Texas Attorney General Ken Paxton announced on Friday that he is opening an investigation into the Houston-area Screwston Anti-Fascist Committee because the group exposed the identity of a local white supremacist affiliated with the neo-Nazi Goyim Defense League, who had been spreading antisemitic and transphobic propaganda leaflets throughout the area.
In the announcement on X, Paxton, a far-right MAGA ally currently running for Senate, claimed that this "doxing" was a criminal violation and even part of a campaign of "terrorism." This comes as he is also moving to try to shut down the Texas chapter of the Council on American-Islamic Relations, a Muslim civil rights organization.
"I'm taking legal action against a Houston-based Antifa organization engaged in doxing and the commission of terrorism," wrote Paxton. "These deranged traitors will face the full force of law. No stone will be left unturned, and no tool will be left unused."
This didn't go over as well on social media as the attorney general may have hoped.
"The attempt to recast doxxing as terrorism is as ludicrous as it is chilling," wrote Cal Poly Pomona assistant professor Philippe Duhart.

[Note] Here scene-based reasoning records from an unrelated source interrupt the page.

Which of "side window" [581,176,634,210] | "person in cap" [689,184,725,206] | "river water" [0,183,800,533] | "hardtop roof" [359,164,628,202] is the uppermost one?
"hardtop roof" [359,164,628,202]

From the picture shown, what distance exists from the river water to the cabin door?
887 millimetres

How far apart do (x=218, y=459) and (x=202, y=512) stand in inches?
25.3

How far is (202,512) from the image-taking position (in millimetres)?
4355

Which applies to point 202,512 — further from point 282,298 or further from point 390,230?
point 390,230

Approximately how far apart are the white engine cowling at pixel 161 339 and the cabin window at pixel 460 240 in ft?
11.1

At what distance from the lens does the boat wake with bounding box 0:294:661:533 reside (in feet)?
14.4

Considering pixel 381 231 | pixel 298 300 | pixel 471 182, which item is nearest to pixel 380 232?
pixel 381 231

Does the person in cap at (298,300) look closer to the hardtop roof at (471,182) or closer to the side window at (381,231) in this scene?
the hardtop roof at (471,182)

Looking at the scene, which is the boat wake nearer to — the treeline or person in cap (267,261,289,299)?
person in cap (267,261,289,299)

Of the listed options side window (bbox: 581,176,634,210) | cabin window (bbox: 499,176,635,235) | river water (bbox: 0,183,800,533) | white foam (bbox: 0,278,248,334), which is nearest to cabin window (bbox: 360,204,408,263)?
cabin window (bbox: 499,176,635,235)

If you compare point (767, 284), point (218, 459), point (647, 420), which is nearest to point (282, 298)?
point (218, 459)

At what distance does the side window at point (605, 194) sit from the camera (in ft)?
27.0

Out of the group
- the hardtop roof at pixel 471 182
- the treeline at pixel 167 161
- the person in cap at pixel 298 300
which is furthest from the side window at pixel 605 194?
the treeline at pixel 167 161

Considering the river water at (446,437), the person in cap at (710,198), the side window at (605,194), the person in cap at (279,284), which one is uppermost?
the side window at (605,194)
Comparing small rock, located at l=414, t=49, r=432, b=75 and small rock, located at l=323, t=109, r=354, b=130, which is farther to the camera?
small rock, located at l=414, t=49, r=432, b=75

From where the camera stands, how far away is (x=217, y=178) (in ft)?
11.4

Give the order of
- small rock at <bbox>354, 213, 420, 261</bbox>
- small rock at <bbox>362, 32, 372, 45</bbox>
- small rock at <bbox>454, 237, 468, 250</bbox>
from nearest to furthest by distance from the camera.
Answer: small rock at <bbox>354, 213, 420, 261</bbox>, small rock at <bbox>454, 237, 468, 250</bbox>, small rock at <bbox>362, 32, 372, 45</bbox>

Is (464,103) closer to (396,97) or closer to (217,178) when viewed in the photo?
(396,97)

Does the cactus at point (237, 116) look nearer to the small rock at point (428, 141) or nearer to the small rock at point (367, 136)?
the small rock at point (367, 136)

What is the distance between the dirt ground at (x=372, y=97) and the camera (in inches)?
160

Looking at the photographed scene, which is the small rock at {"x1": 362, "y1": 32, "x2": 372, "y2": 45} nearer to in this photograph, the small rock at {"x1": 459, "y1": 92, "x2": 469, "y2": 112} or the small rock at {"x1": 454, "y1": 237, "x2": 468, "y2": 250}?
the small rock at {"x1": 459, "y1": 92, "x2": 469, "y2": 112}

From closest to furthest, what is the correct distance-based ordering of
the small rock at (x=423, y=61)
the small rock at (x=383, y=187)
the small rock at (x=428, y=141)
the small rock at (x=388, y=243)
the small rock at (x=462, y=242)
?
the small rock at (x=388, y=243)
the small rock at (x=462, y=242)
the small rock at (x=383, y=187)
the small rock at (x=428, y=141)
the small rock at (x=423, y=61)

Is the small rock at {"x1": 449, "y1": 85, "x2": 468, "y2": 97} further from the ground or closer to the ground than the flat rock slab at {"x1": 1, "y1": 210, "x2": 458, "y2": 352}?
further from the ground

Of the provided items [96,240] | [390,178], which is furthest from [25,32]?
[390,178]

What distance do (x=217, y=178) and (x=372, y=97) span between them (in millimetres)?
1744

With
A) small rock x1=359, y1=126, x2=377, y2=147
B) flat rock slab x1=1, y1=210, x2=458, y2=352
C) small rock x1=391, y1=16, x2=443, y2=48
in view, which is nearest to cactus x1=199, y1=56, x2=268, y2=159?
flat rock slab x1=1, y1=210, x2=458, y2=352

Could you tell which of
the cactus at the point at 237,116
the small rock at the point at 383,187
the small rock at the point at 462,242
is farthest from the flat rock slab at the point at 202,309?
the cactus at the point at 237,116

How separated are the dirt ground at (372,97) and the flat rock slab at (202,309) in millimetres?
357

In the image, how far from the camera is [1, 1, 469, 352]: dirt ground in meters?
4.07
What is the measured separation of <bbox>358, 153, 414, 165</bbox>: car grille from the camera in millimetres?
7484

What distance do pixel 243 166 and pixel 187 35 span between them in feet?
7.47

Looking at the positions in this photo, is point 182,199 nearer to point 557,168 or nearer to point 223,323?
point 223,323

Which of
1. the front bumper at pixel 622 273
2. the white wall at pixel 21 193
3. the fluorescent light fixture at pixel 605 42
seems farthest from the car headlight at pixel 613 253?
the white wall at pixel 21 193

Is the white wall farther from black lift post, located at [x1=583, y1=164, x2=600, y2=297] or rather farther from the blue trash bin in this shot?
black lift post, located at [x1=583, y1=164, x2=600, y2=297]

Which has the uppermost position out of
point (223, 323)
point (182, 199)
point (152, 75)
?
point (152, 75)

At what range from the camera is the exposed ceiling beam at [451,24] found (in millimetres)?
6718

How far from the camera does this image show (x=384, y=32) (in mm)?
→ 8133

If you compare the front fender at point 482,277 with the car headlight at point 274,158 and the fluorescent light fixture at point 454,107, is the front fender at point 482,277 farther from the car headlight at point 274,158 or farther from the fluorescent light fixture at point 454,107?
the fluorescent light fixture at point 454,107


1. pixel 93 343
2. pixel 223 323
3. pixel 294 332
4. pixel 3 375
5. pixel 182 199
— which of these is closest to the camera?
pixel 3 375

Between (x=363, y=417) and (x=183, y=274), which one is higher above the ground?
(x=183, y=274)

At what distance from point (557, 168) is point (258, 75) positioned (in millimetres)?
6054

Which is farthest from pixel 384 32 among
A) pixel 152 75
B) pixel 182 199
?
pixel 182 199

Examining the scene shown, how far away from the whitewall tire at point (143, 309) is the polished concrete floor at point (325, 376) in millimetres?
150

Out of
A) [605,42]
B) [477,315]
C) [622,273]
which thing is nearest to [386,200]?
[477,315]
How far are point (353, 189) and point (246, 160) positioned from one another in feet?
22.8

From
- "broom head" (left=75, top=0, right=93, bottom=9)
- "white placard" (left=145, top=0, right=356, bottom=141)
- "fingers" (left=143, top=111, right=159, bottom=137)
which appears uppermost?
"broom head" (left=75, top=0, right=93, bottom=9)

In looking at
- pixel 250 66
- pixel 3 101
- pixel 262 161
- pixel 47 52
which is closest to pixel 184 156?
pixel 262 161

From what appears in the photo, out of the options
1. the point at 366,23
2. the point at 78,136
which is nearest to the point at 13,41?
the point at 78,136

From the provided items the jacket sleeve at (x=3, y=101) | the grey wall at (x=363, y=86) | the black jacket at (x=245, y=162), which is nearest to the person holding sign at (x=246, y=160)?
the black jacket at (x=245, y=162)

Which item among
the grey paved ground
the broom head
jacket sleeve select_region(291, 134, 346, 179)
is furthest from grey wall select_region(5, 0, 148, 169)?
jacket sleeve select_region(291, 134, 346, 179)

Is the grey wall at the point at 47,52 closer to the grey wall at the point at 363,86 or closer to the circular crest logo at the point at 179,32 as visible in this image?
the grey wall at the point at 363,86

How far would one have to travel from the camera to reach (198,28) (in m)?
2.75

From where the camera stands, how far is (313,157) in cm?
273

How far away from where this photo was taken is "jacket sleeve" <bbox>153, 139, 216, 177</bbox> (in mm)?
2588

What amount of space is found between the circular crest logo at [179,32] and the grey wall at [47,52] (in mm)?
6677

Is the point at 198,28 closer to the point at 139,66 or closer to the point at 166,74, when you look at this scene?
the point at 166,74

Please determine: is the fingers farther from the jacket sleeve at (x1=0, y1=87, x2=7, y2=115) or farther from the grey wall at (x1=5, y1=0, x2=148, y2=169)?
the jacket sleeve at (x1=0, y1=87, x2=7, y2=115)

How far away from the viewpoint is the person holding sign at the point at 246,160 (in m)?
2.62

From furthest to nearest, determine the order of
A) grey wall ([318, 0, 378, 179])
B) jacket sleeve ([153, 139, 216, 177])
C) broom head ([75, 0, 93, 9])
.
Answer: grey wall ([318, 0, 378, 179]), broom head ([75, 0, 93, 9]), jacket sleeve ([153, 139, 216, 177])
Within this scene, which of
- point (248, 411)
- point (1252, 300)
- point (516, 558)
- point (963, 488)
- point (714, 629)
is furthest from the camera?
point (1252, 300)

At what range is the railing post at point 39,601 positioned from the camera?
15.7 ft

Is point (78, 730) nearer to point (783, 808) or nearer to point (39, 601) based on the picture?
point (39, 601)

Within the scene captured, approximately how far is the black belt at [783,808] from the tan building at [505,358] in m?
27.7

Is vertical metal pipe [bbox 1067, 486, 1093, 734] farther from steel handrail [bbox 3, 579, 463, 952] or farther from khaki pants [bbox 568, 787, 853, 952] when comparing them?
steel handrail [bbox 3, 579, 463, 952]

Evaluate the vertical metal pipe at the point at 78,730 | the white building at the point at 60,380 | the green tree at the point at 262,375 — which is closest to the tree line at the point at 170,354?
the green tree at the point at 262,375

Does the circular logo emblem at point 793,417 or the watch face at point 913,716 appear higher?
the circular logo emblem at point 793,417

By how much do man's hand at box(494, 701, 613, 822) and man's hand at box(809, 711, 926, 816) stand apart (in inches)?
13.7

"Ken Paxton: Protecting Nazis from being doxxed," wrote former congressional candidate Russell Foster. "Ken wants to be elected to be a Senator to protect a pedo President, Texas billionaires like Musk, and many GOP donors from being doxxed from the Epstein files."
"Anyone who dares dissent or voice their opposition to the regeime [sic] is a terrorist," wrote the account for the Classical Liberal Caucus of Texas.
"Mr. Paxton, do you define this as 'doxing'?" asked Texas Observer special correspondent Steven Monacelli, linking to a report about an Immigration and Customs Enforcement prosecutor in Dallas being exposed for running a white supremacist social media account.